Not even the Camping World Truck Series has been immune to this problem. In the first 10 races, the series was able to have full fields without a great deal of start-and-park efforts. But thanks in part to a few teams either shutting down or scaling back to a part-time schedule, now the Truck Series is staring down the barrel of a short field this weekend at Iowa. Even the Sprint Cup Series has had to rely on start-and-park teams the past several years just to get a full field.

This begs the obvious question: What the hell is causing this? Could it really be the economy forcing teams to shut down or start-and-park? Or could other mitigating factors be at work? First of all, the disparity in the Nationwide Series to the teams that are on the top-tier (Joe Gibbs Racing, Roush Fenway Racing, Kevin Harvick Inc., JR Motorsports and Turner Motorsports) compared to the lower-end operations (JD Motorsports, TriStar Motorsports, Key Motorsports, etc.) is seemingly insurmountable.

These Cup & Cup-affiliated organizations have hoarded up as many sponsors as they can by primarily putting Cup drivers in their cars leaving the cupboard extremely bare for many of the other teams in terms of extra sponsorship dollars to go around.

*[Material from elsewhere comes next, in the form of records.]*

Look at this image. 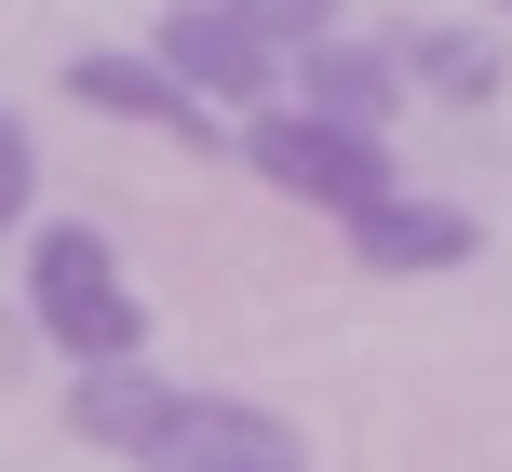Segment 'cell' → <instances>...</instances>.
I'll list each match as a JSON object with an SVG mask.
<instances>
[{
  "label": "cell",
  "instance_id": "cell-6",
  "mask_svg": "<svg viewBox=\"0 0 512 472\" xmlns=\"http://www.w3.org/2000/svg\"><path fill=\"white\" fill-rule=\"evenodd\" d=\"M68 95L95 108V122H149V135H189V149H230V122L162 68V41H95V54H68Z\"/></svg>",
  "mask_w": 512,
  "mask_h": 472
},
{
  "label": "cell",
  "instance_id": "cell-11",
  "mask_svg": "<svg viewBox=\"0 0 512 472\" xmlns=\"http://www.w3.org/2000/svg\"><path fill=\"white\" fill-rule=\"evenodd\" d=\"M230 14H256L270 41H324V27H337V0H230Z\"/></svg>",
  "mask_w": 512,
  "mask_h": 472
},
{
  "label": "cell",
  "instance_id": "cell-8",
  "mask_svg": "<svg viewBox=\"0 0 512 472\" xmlns=\"http://www.w3.org/2000/svg\"><path fill=\"white\" fill-rule=\"evenodd\" d=\"M176 405H189V392L149 365V351H122V365H68V432H81L95 459H149L162 432H176Z\"/></svg>",
  "mask_w": 512,
  "mask_h": 472
},
{
  "label": "cell",
  "instance_id": "cell-1",
  "mask_svg": "<svg viewBox=\"0 0 512 472\" xmlns=\"http://www.w3.org/2000/svg\"><path fill=\"white\" fill-rule=\"evenodd\" d=\"M27 324H41L68 365H122V351H149V297H135L122 243L81 230V216H41V230H27Z\"/></svg>",
  "mask_w": 512,
  "mask_h": 472
},
{
  "label": "cell",
  "instance_id": "cell-2",
  "mask_svg": "<svg viewBox=\"0 0 512 472\" xmlns=\"http://www.w3.org/2000/svg\"><path fill=\"white\" fill-rule=\"evenodd\" d=\"M230 149L283 189V203H324V216H351V203H378V189H391V135H351V122H324V108H297V95L243 108Z\"/></svg>",
  "mask_w": 512,
  "mask_h": 472
},
{
  "label": "cell",
  "instance_id": "cell-4",
  "mask_svg": "<svg viewBox=\"0 0 512 472\" xmlns=\"http://www.w3.org/2000/svg\"><path fill=\"white\" fill-rule=\"evenodd\" d=\"M135 472H310V446H297V419L256 405V392H189L176 432H162Z\"/></svg>",
  "mask_w": 512,
  "mask_h": 472
},
{
  "label": "cell",
  "instance_id": "cell-5",
  "mask_svg": "<svg viewBox=\"0 0 512 472\" xmlns=\"http://www.w3.org/2000/svg\"><path fill=\"white\" fill-rule=\"evenodd\" d=\"M162 68H176L189 95H243V108H270L283 68H297V41H270V27L230 14V0H176V14H162Z\"/></svg>",
  "mask_w": 512,
  "mask_h": 472
},
{
  "label": "cell",
  "instance_id": "cell-12",
  "mask_svg": "<svg viewBox=\"0 0 512 472\" xmlns=\"http://www.w3.org/2000/svg\"><path fill=\"white\" fill-rule=\"evenodd\" d=\"M486 14H499V27H512V0H486Z\"/></svg>",
  "mask_w": 512,
  "mask_h": 472
},
{
  "label": "cell",
  "instance_id": "cell-10",
  "mask_svg": "<svg viewBox=\"0 0 512 472\" xmlns=\"http://www.w3.org/2000/svg\"><path fill=\"white\" fill-rule=\"evenodd\" d=\"M27 203H41V149H27V122L0 108V243H27Z\"/></svg>",
  "mask_w": 512,
  "mask_h": 472
},
{
  "label": "cell",
  "instance_id": "cell-9",
  "mask_svg": "<svg viewBox=\"0 0 512 472\" xmlns=\"http://www.w3.org/2000/svg\"><path fill=\"white\" fill-rule=\"evenodd\" d=\"M391 54H405V81H418L432 108H499V95H512V41H499V27H472V14L405 27Z\"/></svg>",
  "mask_w": 512,
  "mask_h": 472
},
{
  "label": "cell",
  "instance_id": "cell-7",
  "mask_svg": "<svg viewBox=\"0 0 512 472\" xmlns=\"http://www.w3.org/2000/svg\"><path fill=\"white\" fill-rule=\"evenodd\" d=\"M283 95H297V108H324V122H351V135H391L418 81H405V54H391V41H351V27H324V41H297Z\"/></svg>",
  "mask_w": 512,
  "mask_h": 472
},
{
  "label": "cell",
  "instance_id": "cell-3",
  "mask_svg": "<svg viewBox=\"0 0 512 472\" xmlns=\"http://www.w3.org/2000/svg\"><path fill=\"white\" fill-rule=\"evenodd\" d=\"M337 243H351V270H378V284H432V270H472V203H432V189H405L391 176L378 203H351L337 216Z\"/></svg>",
  "mask_w": 512,
  "mask_h": 472
}]
</instances>
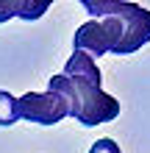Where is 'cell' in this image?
Instances as JSON below:
<instances>
[{"mask_svg": "<svg viewBox=\"0 0 150 153\" xmlns=\"http://www.w3.org/2000/svg\"><path fill=\"white\" fill-rule=\"evenodd\" d=\"M61 75H67V78H83V81H92V84H98V86L103 84V75H100L98 64H95V59L86 56V53H81V50H72V56L67 59V67H64Z\"/></svg>", "mask_w": 150, "mask_h": 153, "instance_id": "cell-6", "label": "cell"}, {"mask_svg": "<svg viewBox=\"0 0 150 153\" xmlns=\"http://www.w3.org/2000/svg\"><path fill=\"white\" fill-rule=\"evenodd\" d=\"M47 92H56L64 97L67 114L78 120L86 128L111 123L120 117V100L103 92V86L92 84L83 78H67V75H53L47 84Z\"/></svg>", "mask_w": 150, "mask_h": 153, "instance_id": "cell-2", "label": "cell"}, {"mask_svg": "<svg viewBox=\"0 0 150 153\" xmlns=\"http://www.w3.org/2000/svg\"><path fill=\"white\" fill-rule=\"evenodd\" d=\"M83 8L103 22L114 56H131L150 42V11L122 0H83Z\"/></svg>", "mask_w": 150, "mask_h": 153, "instance_id": "cell-1", "label": "cell"}, {"mask_svg": "<svg viewBox=\"0 0 150 153\" xmlns=\"http://www.w3.org/2000/svg\"><path fill=\"white\" fill-rule=\"evenodd\" d=\"M17 114L20 120L36 123V125H56L67 120V103L56 92H25L17 97Z\"/></svg>", "mask_w": 150, "mask_h": 153, "instance_id": "cell-3", "label": "cell"}, {"mask_svg": "<svg viewBox=\"0 0 150 153\" xmlns=\"http://www.w3.org/2000/svg\"><path fill=\"white\" fill-rule=\"evenodd\" d=\"M72 48L86 53V56H92V59H98V56H106V53L111 50V39H109V33H106L100 20H89V22H83L81 28L75 31Z\"/></svg>", "mask_w": 150, "mask_h": 153, "instance_id": "cell-4", "label": "cell"}, {"mask_svg": "<svg viewBox=\"0 0 150 153\" xmlns=\"http://www.w3.org/2000/svg\"><path fill=\"white\" fill-rule=\"evenodd\" d=\"M20 123V114H17V97L11 92H0V128H8V125Z\"/></svg>", "mask_w": 150, "mask_h": 153, "instance_id": "cell-7", "label": "cell"}, {"mask_svg": "<svg viewBox=\"0 0 150 153\" xmlns=\"http://www.w3.org/2000/svg\"><path fill=\"white\" fill-rule=\"evenodd\" d=\"M50 8V0H0V22L20 17V20H39Z\"/></svg>", "mask_w": 150, "mask_h": 153, "instance_id": "cell-5", "label": "cell"}, {"mask_svg": "<svg viewBox=\"0 0 150 153\" xmlns=\"http://www.w3.org/2000/svg\"><path fill=\"white\" fill-rule=\"evenodd\" d=\"M89 153H122V150H120V145L114 139H98L89 148Z\"/></svg>", "mask_w": 150, "mask_h": 153, "instance_id": "cell-8", "label": "cell"}]
</instances>
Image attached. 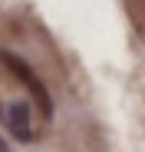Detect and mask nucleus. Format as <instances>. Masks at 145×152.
I'll list each match as a JSON object with an SVG mask.
<instances>
[{"label":"nucleus","mask_w":145,"mask_h":152,"mask_svg":"<svg viewBox=\"0 0 145 152\" xmlns=\"http://www.w3.org/2000/svg\"><path fill=\"white\" fill-rule=\"evenodd\" d=\"M0 63H4V69L13 73V80H20L23 89L36 99V106H40V113H43V119H53V96H50V89L43 86V80L30 69V63L20 60L17 53H10V50H0Z\"/></svg>","instance_id":"obj_1"},{"label":"nucleus","mask_w":145,"mask_h":152,"mask_svg":"<svg viewBox=\"0 0 145 152\" xmlns=\"http://www.w3.org/2000/svg\"><path fill=\"white\" fill-rule=\"evenodd\" d=\"M0 119L7 122V129L17 142H33V126H30V106L27 103H10L0 109Z\"/></svg>","instance_id":"obj_2"},{"label":"nucleus","mask_w":145,"mask_h":152,"mask_svg":"<svg viewBox=\"0 0 145 152\" xmlns=\"http://www.w3.org/2000/svg\"><path fill=\"white\" fill-rule=\"evenodd\" d=\"M0 152H10V149H7V142H4V139H0Z\"/></svg>","instance_id":"obj_3"}]
</instances>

Things have become so bad for teams like Key Motorsports that they’ve resorted to becoming a four-car start-and-park operation after running full races earlier in the year or Rick Ware Racing, which has to park three cars just to run Timmy Hill the full distance in races. Or in the worst case scenarios, such as Nationwide Series mainstay teams such as Team Rensi Motorsports and Baker Curb Racing, they have had to suspend team operations in hope of finding the sponsorship money to even be able to compete again.

Again, one has to wonder if the economy is solely to blame for all this. The answer, sadly, is no. The Cup teams have not helped things, but Nationwide Series purses being continually slashed the last two years to barely 70% of what they were in 2009 is more of a demoralizer than anything else. Many of the teams have fallen by the wayside, been reduced to the practice of start-and-parking or taken their operation to the Sprint Cup Series like K-Automotive did this season.

With teams only getting paid a fraction of what they once were getting paid, and the cost of equipment to even be semi-competitive in NASCAR’s triple-A level of racing going up, some teams have had to resort to desperate measures just to keep their team afloat.

It also looks like these problems could very well be on the horizon for the Camping World Truck Series as well. With RWR, Panhandle Motorsports and the Nos. 30 and 77 from Germain Racing all either scaling back operations or shutting down entirely, the entry lists on the Truck Series side are starting to get smaller and smaller. This week at Iowa, to date, only 33 trucks are slated to attempt the race. For the first 10 races, the series had been filling fields without a huge presence of start-and-park efforts. But now, just like with the Sprint Cup and Nationwide series, it just might be to become a necessity to even help the series survive.

At the end of the day, is there really any surefire cure for this sort of NASCAR recession? At least in the short term, there doesn’t appear to be one. However, if NASCAR could take some small steps such as raising the Nationwide purse even by 10%, that would be some form of progress. But the big question is has too much damage already been done in the long run?